When Lauren James pulls on her boots on Monday to take on Nigeria, the England star will have one less thing on her plate than she did during her first experience with the national team.
“She did her GCSEs in an IT room – she was working for England away when she had her exams, so they had to have a special exam and moderator,” said Chris Tabron, who was her head of year at secondary school. He was responsible for her pastoral care, and ensuring football did not squeeze out her education.
“I had to set her all the revision guides and all the work, and she did two or three hours a day,” he said. “It was the first time she got invited away with England women – she was in the background, not playing.”
The 21-year-old remains a huge inspiration to students at Twickenham school, five years after she left. On non-uniform days, every other student seems to be wearing an England shirt with “James” on the back.
“What’s really nice about Lauren is that she was such a nice girl,” said Sarah Bromly, Twickenham’s deputy headteacher. “If she had that arrogance that other good sportspeople had then it wouldn’t be as nice talking about her. But she was one of those completely down to earth, unassuming people. You’d never know to meet her that she was so good.”
Despite the school being empty during the summer holidays, teachers and pupils have been gripped by James’s excellent performances in the Women’s World Cup in Australia and New Zealand. “I’ve had so many messages,” Tabron said. “People are really proud of her.”
There is a lot of pride and excitement going round. After three games, James is already England’s standout performer – player of the match twice, and the mastermind of the 6-1 victory over China with two goals and three assists, as well as a sublime left-footed effort curled into the corner and then ruled out after a replay.
It seems to justify the hype. So far her teammates have called her a “cheat code”, her former coach says she could be “the best player in the world” and her dad has compared her to Diego Maradona and Lionel Messi.
That may be fatherly hyperbole, but maybe not: Nigel James is a coach of some renown. At least two dozen players have turned professional after going through the Nigel James Elite Coaching academy in Wimbledon, including Lauren’s older brother Reece, now a Chelsea and England player.
In the James family home in Mortlake in south-west London, football was everything for “LJ”, playing in the back garden with her brothers – her eldest brother Josh was also a talented player but decided not to pursue football as a career – or at a recreation ground at the back of their house, or wherever the ball happened to be.
Sometimes that was at grassroots clubs, including Epsom Eagles, a club that was once a south London powerhouse but which disintegrated a few years ago.

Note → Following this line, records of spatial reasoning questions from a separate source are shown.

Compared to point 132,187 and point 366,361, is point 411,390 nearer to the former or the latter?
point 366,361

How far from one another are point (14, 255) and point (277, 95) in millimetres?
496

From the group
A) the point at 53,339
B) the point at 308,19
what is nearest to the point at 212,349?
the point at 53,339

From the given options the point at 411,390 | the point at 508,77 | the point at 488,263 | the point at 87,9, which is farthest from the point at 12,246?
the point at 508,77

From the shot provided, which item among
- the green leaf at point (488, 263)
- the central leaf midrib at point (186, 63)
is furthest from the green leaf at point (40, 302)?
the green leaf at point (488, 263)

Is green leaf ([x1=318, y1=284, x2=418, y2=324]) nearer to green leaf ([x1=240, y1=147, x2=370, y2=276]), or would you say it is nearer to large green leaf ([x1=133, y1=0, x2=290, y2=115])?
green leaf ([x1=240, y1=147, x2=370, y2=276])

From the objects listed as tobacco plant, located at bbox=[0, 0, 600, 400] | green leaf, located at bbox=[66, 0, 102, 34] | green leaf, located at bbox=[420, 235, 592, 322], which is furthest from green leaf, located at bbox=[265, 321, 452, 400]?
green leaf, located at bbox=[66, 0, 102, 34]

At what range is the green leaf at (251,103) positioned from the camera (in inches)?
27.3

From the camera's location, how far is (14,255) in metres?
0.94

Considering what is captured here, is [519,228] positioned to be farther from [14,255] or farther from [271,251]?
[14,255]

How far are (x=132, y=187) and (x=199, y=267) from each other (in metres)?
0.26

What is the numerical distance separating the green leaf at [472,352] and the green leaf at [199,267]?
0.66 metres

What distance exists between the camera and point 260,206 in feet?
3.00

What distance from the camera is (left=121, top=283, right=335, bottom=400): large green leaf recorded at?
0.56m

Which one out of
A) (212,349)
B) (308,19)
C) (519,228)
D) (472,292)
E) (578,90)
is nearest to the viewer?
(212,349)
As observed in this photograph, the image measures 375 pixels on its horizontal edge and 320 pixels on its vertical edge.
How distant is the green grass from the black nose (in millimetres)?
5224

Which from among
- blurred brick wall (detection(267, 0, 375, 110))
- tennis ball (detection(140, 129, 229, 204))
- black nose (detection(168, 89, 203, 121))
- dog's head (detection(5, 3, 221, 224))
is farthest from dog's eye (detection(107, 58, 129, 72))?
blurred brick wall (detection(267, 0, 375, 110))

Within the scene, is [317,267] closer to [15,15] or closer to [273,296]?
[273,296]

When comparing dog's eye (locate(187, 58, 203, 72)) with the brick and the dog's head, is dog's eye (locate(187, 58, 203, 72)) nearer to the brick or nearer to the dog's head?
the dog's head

But mostly it was with other talented children at her father’s academy. After Reece was scouted by Chelsea at the age of six to join their development centre in Cobham, Lauren started kicking balls around with the coaches.
“She would play before we started training: energy, had the ball at her feet, running around, dribbling past everyone, nonstop,” former Chelsea coach Mark Parsons told the Athletic. “After training finished, she would come on the pitch again. She’d be doing the same thing. I’d look at them: wow. These two are going to be real fun players to see when they’re older.”
By the time she reached secondary school, James was already too good for the other children.
“In school, we were very conscious of overusing Lauren,” Tabron said. “It was tricky because in PE lessons you’d want to push her.”
Playing too much sport can affect how children’s bodies develop, so there are time limits, and that time was taken up by Chelsea and then, at the age of 13, Arsenal.
“She’d leave school every day at 3pm and go straight to training,” Bromly said. “She was so dedicated. Her attendance at school was great. There’s lots of kids that go and play semi-professional and their attendance isn’t great but she prioritised her education as well. She was a great role model. And when you talked to her about football, she would light up.”
Her teachers talk about her calmness, her lack of arrogance and her kindness – helping other students during practicals for GCSE PE, talking to younger children, and walking around school with the same slightly shy smile that is seen in her media appearances.
“She’s obviously had some media training since she left school,” Tabron said. “But there’s nothing very different.”
Whatever the result in the knockout game against Nigeria on Monday, the students at Twickenham will be delighted if her dad can make good on a promise to bring her back.
“A lot of our kids come from disadvantaged backgrounds and to see someone who’s been to our school achieve that – they need someone to be that role model and she ticks all those boxes,” Bromly said.
“Our kids send her videos saying well done,” Tabron said. “She’s not one to make out how excited [she is] that people are proud of her, but I think it means a lot to her. And it means a lot to us.”